*EXCERPTED TEXT*:
┏━━

Chief executives are exiting their posts at an unprecedented rate as economic volatility and emerging challenges reshape corporate leadership decisions, according to data from executive tracking firm Challenger, Gray & Christmas.

Public-company CEO departures reached 373 last year, [1]jumping 24% from 2023 levels . Among U.S. businesses with at least 25 employees, 2,221 chief executives left their positions in 2024, the highest number since Challenger began monitoring departures in 2002.

Corporate leaders are citing AI, tariffs, recession fears and scrutiny of diversity initiatives as key stressors driving the exodus. "It's a very difficult time to lead," said Blake Irving, former GoDaddy CEO. "Given all the weird gyrations going on in the economy and with our new administration, it's really hard for even great leaders to find a true north." The trend extends beyond the C-suite, with managers 1.7 times more likely to report high workplace stress than rank-and-file employees, according to a recent McLean & Co. survey of over 200,000 workers.



[1] https://www.msn.com/en-us/money/companies/why-more-ceos-are-heading-for-the-exit/ar-AA1DXkZp



Oh no! (Score:4, Insightful)

by Scutter ( 18425 )

Anyway,

Re: (Score:3)

by Thud457 ( 234763 )

> "It's a very difficult time to lead,"

It ain't all roses for us galley slaves either mate!

Re: (Score:2)

by TWX ( 665546 )

>> "It's a very difficult time to lead,"

> It ain't all roses for us galley slaves either mate!

yeah, but they have the ability to jump ship, collect their golden parachute bonuses, and not have their names plastered all over failing companies.

They did learn one thing from the lessons of the Great Depression, which was to not be associated with the failing companies, to not have one's name or wealth tied up in them.

Re:Oh no! (Score:4, Interesting)

by thegarbz ( 1787294 )

> Anyway,

I take it you don't work? While I have zero love for rich arseholes, a change in CEO is hugely disruptive to many organisations as the new people come in and "leave their mark" on the company. We have gone through several CEOs in the past 7 years and it feels like we are in a perpetual re-org. Nothing is more demotivating than finding out a project you worked on for two years gets cancelled during construction because the new CEO thinks the company should go in a different direction.

Nothing is more fun that having the central engineering team split up in two teams with different focuses, and then just as your start to figure out an efficient way to work having a new CEO decide that actually one central engineering team is objectively better.

There's no "anyway" about it. Our current CEO is fighting for his job with shareholders at the moment and I'm just dreading what pointless change their replacement may bring and what disruption that will cause.

There have been higher rates of CEO departures (Score:3)

by Rujiel ( 1632063 )

the last few years, pretty consistently since 2019 with a small percentage dip in CEO departures in 2022. It's a continuing story and an interesting one. No one wants to be CEO if they think things are going to shit and they'll be to blame, even if they know they get a golden parachute out of it.

[1]https://www.cnbc.com/2020/01/0... [cnbc.com]

[1] https://www.cnbc.com/2020/01/07/2019-had-the-most-ceo-departures-on-record-with-more-than-1600.html

Re:There have been higher rates of CEO departures (Score:4, Insightful)

┗━━

*GIVEN DATA*:
┏━━

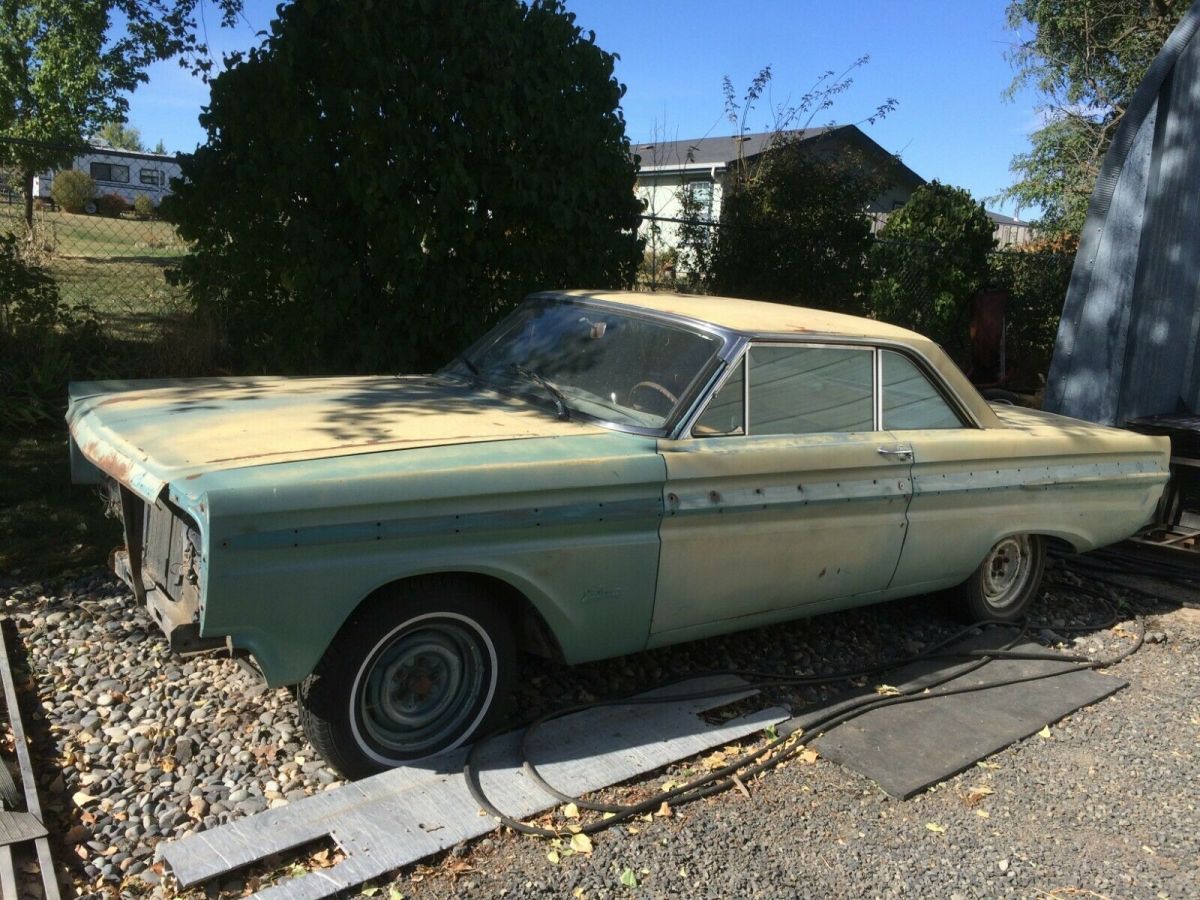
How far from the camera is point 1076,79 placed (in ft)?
62.8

┗━━

*STATED GOAL*: Can you continue the CEO departures text from its final line?

*EXERCISE RESULT*:
by gweihir ( 88907 )

> No one wants to be CEO if they think things are going to shit and they'll be to blame

And there we hace the core of the problem. Real leaders would value a challenge like this and rise to the occasion. I guess CEOs are very rarely leaders these days.

Re: (Score:2)

by dfghjk ( 711126 )

"No one wants to be CEO if they think things are going to shit and they'll be to blame, even if they know they get a golden parachute out of it."

Bullshit. Virtually the entire world's population would want to be treated like a CEO for even a single day. Sociopaths who exploit workers and pocket obscene salaries and incentives also do not want those benefits to end or to be accountable, that is what you mean to say. There are boatloads of cretins who will exploit a company to get a golden parachute and al

Re: (Score:2)

by Rujiel ( 1632063 )

I'm talking about people who would even be in the running to be a CEO at a large company

Re: (Score:1)

by DarkOx ( 621550 )

Hence they are leaving. These guys are strategic thinkers. Right now they are thinking get out before the company contracts, let the next guy take the blame. In a few years i can come back and get another CEO gig via my connections after "having spent some time with my family" after all just look at the charts $CROP was wildy successful under my 'leadership'

The reality the world is changing right now in significant structural ways. What these guys are saying is "I don't have the smarts to anticipate and

Boards of Directors are at fault (Score:2, Flamebait)

by david.emery ( 127135 )

If a significant number of CEOs are departing and cashing out golden parachutes, the boards that hired them are at fault for (a) selecting the wrong person and (b) improperly incentivizing them.

Of course, no BoD can hold a card to the set of sycophants who gave away another large chunk of Telsa to Elon, only to watch him hose the company's reputation and revenue. At least for a while, there was some accountability in the Delaware courts for that. Of course, that's why Musk moved Tesla to Texas.

Re: (Score:2)

by ArchieBunker ( 132337 )

> the last few years, pretty consistently since 2019 with a small percentage dip in CEO departures in 2022. It's a continuing story and an interesting one. No one wants to be CEO if they think things are going to shit and they'll be to blame, even if they know they get a golden parachute out of it.

> [1]https://www.cnbc.com/2020/01/0... [cnbc.com]

I'll take all that blame for millions of dollars.

[1] https://www.cnbc.com/2020/01/07/2019-had-the-most-ceo-departures-on-record-with-more-than-1600.html

Is this really a a good thing? (Score:2)

by dysmal ( 3361085 )

Since they get golden parachutes and the next one will get paid more than their predecessor, is this really a good sign?

Re:Is this really a a good thing? (Score:5, Interesting)

by Whateverthisis ( 7004192 )

I hate to be the guy defending CEOs but not only have I been one (a very small company), but i serve on Boards of Directors of several companies (again all small, most less than 10 and one above 50 employees).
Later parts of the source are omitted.